§ **Task requirements**
Search the data below for the string "each". Extract every line that contains it.

§ **Data provided**
_____

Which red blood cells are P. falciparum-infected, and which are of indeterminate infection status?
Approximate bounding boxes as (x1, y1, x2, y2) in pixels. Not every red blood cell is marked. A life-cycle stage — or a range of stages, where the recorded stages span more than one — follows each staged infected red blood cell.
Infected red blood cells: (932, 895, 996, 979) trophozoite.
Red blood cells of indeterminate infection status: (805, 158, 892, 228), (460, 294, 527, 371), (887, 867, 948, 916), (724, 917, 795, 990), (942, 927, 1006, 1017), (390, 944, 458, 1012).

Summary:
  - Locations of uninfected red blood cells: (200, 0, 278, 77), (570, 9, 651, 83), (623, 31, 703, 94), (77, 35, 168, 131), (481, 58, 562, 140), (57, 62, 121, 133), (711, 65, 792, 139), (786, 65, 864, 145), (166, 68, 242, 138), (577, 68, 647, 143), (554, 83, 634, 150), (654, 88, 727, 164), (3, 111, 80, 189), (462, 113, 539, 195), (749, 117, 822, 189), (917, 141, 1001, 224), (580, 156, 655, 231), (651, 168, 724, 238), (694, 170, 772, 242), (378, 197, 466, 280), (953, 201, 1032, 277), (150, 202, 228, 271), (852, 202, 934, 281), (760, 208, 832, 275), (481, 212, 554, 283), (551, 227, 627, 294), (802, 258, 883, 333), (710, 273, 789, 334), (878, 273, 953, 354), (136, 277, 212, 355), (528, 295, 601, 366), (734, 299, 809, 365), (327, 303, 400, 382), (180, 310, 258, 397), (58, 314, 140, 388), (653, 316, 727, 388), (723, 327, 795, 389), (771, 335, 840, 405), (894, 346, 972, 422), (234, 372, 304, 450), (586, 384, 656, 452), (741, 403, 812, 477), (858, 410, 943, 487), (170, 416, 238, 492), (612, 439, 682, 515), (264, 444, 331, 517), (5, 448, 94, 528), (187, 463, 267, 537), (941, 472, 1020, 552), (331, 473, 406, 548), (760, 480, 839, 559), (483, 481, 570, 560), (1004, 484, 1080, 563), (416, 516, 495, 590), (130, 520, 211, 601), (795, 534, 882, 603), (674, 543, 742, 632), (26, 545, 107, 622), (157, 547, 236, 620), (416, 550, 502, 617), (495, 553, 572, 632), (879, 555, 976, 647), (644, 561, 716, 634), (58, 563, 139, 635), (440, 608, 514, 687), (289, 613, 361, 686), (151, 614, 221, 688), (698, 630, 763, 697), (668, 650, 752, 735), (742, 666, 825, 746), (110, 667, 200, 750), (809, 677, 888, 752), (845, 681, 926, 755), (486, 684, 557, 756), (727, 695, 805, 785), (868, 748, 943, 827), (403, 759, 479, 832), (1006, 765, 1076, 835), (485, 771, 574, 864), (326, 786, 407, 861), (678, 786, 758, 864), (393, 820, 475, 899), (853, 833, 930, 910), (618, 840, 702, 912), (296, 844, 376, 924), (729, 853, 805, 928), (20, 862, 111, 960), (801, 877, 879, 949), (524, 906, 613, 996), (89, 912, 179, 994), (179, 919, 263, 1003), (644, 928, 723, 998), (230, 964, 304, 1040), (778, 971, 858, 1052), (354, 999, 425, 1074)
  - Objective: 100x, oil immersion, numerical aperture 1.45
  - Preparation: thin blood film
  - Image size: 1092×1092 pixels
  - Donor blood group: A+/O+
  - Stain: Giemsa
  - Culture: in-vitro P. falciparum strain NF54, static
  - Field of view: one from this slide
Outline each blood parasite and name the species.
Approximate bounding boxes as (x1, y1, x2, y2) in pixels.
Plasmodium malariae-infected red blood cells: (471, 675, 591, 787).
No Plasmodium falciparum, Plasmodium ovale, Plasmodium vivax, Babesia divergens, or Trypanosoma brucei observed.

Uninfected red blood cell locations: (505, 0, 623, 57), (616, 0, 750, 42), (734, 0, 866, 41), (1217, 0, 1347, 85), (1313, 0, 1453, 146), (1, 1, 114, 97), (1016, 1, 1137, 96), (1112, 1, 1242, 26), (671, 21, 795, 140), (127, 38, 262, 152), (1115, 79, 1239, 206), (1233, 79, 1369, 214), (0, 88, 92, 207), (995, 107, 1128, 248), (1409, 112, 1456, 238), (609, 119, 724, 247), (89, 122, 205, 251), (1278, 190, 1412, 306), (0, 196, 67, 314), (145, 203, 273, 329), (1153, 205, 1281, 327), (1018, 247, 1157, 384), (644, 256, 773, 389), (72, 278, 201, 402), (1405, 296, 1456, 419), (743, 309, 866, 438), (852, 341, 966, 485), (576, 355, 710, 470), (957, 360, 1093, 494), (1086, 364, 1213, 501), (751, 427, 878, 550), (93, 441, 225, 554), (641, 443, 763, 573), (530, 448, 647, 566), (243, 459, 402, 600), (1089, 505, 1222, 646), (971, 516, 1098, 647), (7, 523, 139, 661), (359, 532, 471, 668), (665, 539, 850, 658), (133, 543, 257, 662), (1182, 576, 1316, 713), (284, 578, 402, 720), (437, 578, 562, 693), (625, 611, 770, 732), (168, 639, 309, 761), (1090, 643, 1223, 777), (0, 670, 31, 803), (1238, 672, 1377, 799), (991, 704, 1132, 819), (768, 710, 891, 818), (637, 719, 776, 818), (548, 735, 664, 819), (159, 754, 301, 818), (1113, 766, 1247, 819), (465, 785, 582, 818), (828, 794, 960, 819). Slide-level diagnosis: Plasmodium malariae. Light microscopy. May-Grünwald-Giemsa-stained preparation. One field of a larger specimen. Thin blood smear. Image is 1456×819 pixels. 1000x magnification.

_____

§ **Response box**
Approximate bounding boxes as (x1, y1, x2, y2) in pixels. Not every red blood cell is marked. A life-cycle stage — or a range of stages, where the recorded stages span more than one — follows each staged infected red blood cell.
Outline each blood parasite and name the species.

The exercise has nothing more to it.